Cronopio

La renuncia sospechosa

El caso Medina Mora no puede verse de manera aislada. Inevitablemente habrá que ponderar sus circunstancias frente a los no pocos casos de ofensivas del Poder Ejecutivo.

La renuncia de un ministro de la Suprema Corte no es un hecho menor. Mucho menos en las circunstancias y formas en las que se ha dado la de Eduardo Medina Mora. Una filtración que provoca una investigación o una investigación que alimenta una publicación. Una escueta y deshonrosa carta de renuncia sin alusión a causa grave. La inmediata aceptación por parte del Ejecutivo, acompañada, eso sí, de una amplía explicación presidencial de la probable razón de la dimisión. La velada acusación de que con sus criterios para limitar la facultad administrativa de bloquear cuentas bancarias sin orden judicial, el juez constitucional había protegido dolosamente a acusados de toda suerte de crímenes, desde corrupción hasta narcotráfico. La inevitable especulación de que al régimen le interesa un cuarto voto en la Corte para dificultar la anulación judicial con efectos generales sobre sus políticas y decisiones y, en particular, sobre las leyes que aprueban sus mayorías en los congresos, desde la Ley de Extinción de Dominio hasta la reforma que amplía la gubernatura de Baja California.
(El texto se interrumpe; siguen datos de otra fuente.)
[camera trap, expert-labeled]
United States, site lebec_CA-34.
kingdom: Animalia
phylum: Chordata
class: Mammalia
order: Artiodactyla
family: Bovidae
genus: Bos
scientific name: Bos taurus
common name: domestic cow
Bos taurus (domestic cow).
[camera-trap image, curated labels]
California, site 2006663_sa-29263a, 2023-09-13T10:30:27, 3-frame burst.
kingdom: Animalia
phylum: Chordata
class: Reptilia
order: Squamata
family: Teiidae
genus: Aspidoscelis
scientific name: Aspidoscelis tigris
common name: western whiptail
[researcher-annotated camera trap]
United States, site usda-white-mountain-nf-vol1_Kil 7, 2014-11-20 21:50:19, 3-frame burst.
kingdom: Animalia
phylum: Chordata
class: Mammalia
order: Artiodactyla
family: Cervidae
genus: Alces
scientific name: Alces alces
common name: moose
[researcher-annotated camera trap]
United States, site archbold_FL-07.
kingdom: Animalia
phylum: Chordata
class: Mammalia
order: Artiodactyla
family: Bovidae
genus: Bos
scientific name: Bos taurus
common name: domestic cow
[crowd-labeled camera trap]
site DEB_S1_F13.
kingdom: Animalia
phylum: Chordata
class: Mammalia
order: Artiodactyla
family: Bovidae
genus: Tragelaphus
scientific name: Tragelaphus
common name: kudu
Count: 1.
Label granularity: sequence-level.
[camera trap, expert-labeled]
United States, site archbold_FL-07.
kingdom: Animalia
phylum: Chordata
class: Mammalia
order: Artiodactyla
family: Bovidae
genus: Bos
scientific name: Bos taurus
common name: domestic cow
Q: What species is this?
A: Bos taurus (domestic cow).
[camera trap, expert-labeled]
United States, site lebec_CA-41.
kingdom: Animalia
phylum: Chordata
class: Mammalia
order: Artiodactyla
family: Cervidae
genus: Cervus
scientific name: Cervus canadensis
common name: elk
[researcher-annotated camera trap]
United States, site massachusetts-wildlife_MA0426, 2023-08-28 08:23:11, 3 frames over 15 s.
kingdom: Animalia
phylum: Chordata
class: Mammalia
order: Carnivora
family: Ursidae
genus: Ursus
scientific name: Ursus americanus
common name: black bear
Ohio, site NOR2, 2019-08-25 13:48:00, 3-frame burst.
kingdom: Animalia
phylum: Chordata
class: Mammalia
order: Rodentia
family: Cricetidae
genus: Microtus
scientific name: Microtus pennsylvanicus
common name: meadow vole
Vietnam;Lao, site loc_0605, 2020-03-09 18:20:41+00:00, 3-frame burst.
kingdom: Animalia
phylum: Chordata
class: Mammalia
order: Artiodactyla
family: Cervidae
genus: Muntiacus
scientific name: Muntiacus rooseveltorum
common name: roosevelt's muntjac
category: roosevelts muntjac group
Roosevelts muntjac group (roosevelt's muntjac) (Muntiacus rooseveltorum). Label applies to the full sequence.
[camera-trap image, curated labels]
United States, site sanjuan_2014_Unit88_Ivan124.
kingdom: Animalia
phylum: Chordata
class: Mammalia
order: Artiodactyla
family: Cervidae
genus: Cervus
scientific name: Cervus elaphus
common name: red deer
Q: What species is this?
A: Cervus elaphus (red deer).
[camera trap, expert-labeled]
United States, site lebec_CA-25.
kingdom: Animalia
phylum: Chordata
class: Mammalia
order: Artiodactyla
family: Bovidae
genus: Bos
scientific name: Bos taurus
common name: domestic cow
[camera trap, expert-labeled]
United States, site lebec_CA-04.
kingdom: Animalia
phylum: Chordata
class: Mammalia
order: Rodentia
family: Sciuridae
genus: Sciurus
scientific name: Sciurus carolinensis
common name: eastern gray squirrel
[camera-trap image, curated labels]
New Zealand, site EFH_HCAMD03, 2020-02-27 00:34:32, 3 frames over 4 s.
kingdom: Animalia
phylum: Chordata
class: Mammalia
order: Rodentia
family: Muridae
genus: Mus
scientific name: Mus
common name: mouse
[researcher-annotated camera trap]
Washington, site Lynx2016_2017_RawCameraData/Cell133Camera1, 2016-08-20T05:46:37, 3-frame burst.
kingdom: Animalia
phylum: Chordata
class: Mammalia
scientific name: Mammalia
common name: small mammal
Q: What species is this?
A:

Nadie está en derecho de prejuzgar sobre la inocencia o culpabilidad de las acusaciones que se han ventilado en contra del todavía ministro de la Corte. Uno u otro extremo, en su caso, lo habrá de dirimir un juez. Lo que me interesa subrayar, más allá de la circunstancia de este caso, es el efecto que puede tener este precedente en el equilibrio de poderes y en las garantías institucionales del pluralismo. El riesgo que se cierne sobre la autonomía y la independencia de los órganos que controlan los actos del poder, ya sea por la vía de la presión política, del escarnio público, el chantaje privado o la amenaza penal. Y es que el caso Medina Mora no puede verse de manera aislada: inevitablemente habrá que ponderar sus circunstancias frente a los no pocos casos de ofensivas del Poder Ejecutivo hacia reguladores, autonomías, soberanías estatales y, ahora, sobre el Poder Judicial.

¿Son hechos aislados aquella mañanera en la que el presidente de la CRE fue acusado de conflictos de interés sin otra prueba que el dato de parentesco? ¿Las repentinas renuncias anticipadas de integrantes de órganos reguladores con mandatos fijos y condición de inamovilidad? ¿El asalto con fuerza pública a la fiscalía de Veracruz? ¿La reciente iniciativa de Morena para reducir el plazo de los magistrados electorales de la Sala Superior? ¿El amago de la desaparición de poderes con la mayoría morenista en el Senado? ¿No parece más un diseño para sacudir a los incómodos bajo la simplificación de que todo lo pasado o lo ajeno es corrupto?

La transición democrática hizo del pluralismo el eje de la convivencia y de la competencia políticas. Una sólida institucionalidad electoral abrió los congresos a distintas expresiones ideológicas y, entonces, el poder público empezó a compartirse entre los diferentes. Los gobiernos divididos 'despresidencializaron' al régimen político. El federalismo cobró sentido como técnica de descentralización y de responsabilidad. Se fortalecieron los mecanismos y rutinas de control. Órganos con racionalidades complementarias y competencias delimitadas, protegidos en su existencia y funcionamiento desde la Constitución, pensados desde la desconfianza a la concentración de poder, hicieron posible que nadie prevaleciera para siempre como vencedor y que nadie padeciera para siempre como vencido. Esa transición pluralista es justamente la larga marcha que posibilitó la presidencia de López Obrador.

En esa marcha, nuestro Estado constitucional incorporó antídotos para evitar que un poder se imponga sobre los otros, que los capture o los colonice. Por eso, para nuestra Constitución, los cargos de Estado no son susceptibles de renuncia ni están bajo el capricho de sus detentadores, salvo en algunos casos por causa grave. La renuncia en el caso de los ministros es un acto bajo sospecha constitucional, tan es así que debe calificarse sucesivamente por el Poder Ejecutivo y por el Senado. Si existen datos de que un cargo de Estado ha cometido un delito, nuestra Constitución prevé un procedimiento para retirar la protección a la función y someter al servidor público a proceso penal como cualquier ciudadano. Si cometió un delito oficial, existen también las vías para que asuma las consecuencias de su proceder. En ningún lado está el atajo de la renuncia por mutua conveniencia o a valores entendidos.

Para evitar la pedagogía del miedo, el Senado debe discutir a profundidad la renuncia de Medina Mora. Debe dificultar democráticamente cualquier intento de imponer la ley del chantaje. Debe asegurarse de que no esté motivada por un acto de corrupción. Porque también es corrupción transigir una causa penal con una renuncia. También es corrupción enviar emisarios con mensajes intimidatorios a un juez. También es corrupción vulnerar mediáticamente la presunción de inocencia para provocar la claudicación personal. También es corrupción amagar a otros con el ejemplo del vecino. También es corrupción entregarle el control de la Corte al Presidente.